WHAT THE EXERCISE ASKS
Your copy should match the records exactly, except that it contains no pictures.

Top of DATA RECORDS

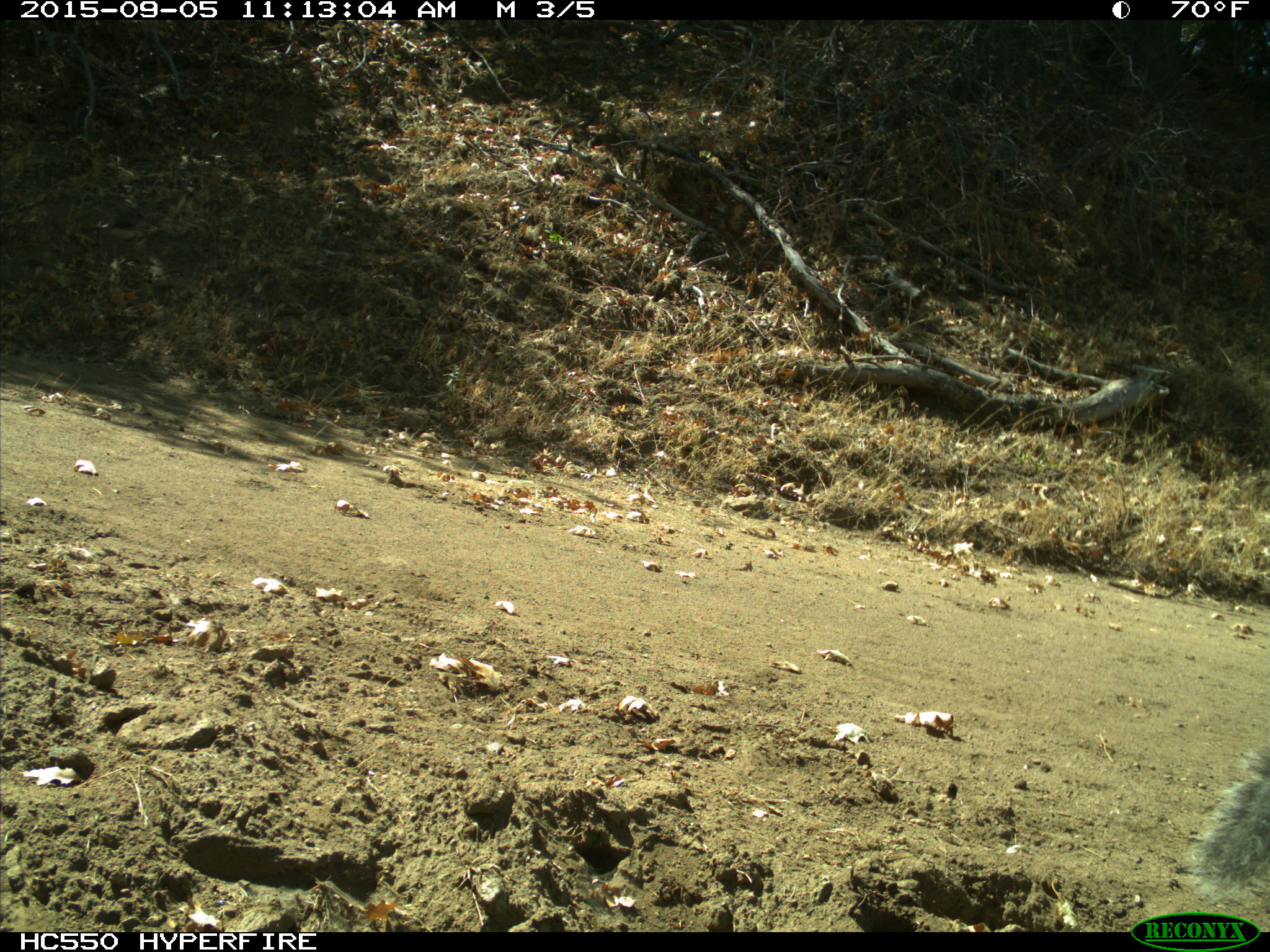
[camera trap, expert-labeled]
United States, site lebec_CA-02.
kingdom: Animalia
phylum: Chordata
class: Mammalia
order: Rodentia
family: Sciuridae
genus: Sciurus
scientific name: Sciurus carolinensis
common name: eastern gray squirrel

Bottom of DATA RECORDS

REPLY
[camera trap, expert-labeled]
United States, site lebec_CA-02.
kingdom: Animalia
phylum: Chordata
class: Mammalia
order: Rodentia
family: Sciuridae
genus: Sciurus
scientific name: Sciurus carolinensis
common name: eastern gray squirrel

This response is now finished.